# Volkswagen Badge Fonts



## dpgreek (Aug 14, 2003)

I know that there are VW fonts for print (VAG Rounded, Futura, etc..) but what I'm wondering if anyone knows what fonts the badges (Corrados, MK3s, MK4) were created in. I've found the font MKTWO (for Scirocco's and someone had tried to recreate the Corrado/Rallye Golf font and it's pretty good but not dead on) and possibly others. There had to have been a font used to create those badges.
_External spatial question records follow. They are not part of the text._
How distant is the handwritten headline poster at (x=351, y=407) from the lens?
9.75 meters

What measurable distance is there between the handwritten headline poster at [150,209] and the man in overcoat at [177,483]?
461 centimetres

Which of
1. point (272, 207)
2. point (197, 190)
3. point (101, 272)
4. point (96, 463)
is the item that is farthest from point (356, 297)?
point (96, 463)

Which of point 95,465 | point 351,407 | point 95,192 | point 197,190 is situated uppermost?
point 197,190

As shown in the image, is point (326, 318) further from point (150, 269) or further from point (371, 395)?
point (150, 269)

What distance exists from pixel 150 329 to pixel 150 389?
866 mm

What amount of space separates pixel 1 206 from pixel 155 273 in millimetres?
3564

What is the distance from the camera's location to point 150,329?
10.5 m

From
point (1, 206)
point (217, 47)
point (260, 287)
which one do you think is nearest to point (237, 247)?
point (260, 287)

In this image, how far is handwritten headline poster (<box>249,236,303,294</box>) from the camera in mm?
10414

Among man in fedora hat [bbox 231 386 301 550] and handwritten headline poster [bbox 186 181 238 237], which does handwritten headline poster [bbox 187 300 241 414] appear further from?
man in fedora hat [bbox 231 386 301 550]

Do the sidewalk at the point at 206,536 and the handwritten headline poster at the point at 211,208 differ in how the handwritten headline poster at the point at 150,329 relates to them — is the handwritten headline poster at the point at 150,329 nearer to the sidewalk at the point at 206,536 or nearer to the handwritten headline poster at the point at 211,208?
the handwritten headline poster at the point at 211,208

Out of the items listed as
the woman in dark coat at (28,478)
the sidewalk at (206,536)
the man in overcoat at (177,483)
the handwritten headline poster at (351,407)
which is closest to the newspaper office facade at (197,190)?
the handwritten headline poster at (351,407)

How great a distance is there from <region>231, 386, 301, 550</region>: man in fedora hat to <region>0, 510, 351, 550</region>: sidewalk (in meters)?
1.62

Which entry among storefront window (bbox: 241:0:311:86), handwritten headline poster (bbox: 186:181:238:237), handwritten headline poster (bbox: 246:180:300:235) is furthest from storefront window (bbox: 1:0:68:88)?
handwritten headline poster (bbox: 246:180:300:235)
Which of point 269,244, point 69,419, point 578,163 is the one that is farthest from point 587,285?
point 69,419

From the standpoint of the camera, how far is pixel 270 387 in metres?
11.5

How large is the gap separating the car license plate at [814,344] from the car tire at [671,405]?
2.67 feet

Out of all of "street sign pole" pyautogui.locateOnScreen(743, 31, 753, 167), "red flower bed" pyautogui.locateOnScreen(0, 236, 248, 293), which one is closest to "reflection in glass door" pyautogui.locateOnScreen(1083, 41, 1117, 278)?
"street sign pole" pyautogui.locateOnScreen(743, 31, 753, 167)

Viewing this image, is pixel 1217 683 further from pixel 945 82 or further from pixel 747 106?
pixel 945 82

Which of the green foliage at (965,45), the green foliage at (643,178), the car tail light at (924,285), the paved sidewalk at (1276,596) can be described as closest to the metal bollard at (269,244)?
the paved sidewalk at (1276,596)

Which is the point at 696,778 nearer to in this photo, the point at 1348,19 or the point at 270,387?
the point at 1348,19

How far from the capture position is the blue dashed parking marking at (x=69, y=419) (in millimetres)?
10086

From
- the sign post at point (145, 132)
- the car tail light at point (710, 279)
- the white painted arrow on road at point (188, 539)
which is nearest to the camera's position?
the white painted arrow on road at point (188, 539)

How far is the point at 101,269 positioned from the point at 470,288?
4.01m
Does anyone have any info on this?


----------



## dubswede (May 21, 2006)

*Re: Volkswagen Badge Fonts (dpgreek)*

bump cause I'd like to know too.

do you have any links to the fonts you already know about?


----------



## dpgreek (Aug 14, 2003)

*Re: Volkswagen Badge Fonts (dubswede)*

http://www.myfonts.com/browse/keyword/volkswagen/
http://www.corrado-club.ca/ (look under media on cca)


----------



## dpgreek (Aug 14, 2003)

*Re: Volkswagen Badge Fonts (dpgreek)*

anyone?


----------



## dpgreek (Aug 14, 2003)

*Re: Volkswagen Badge Fonts (dpgreek)*

bump


----------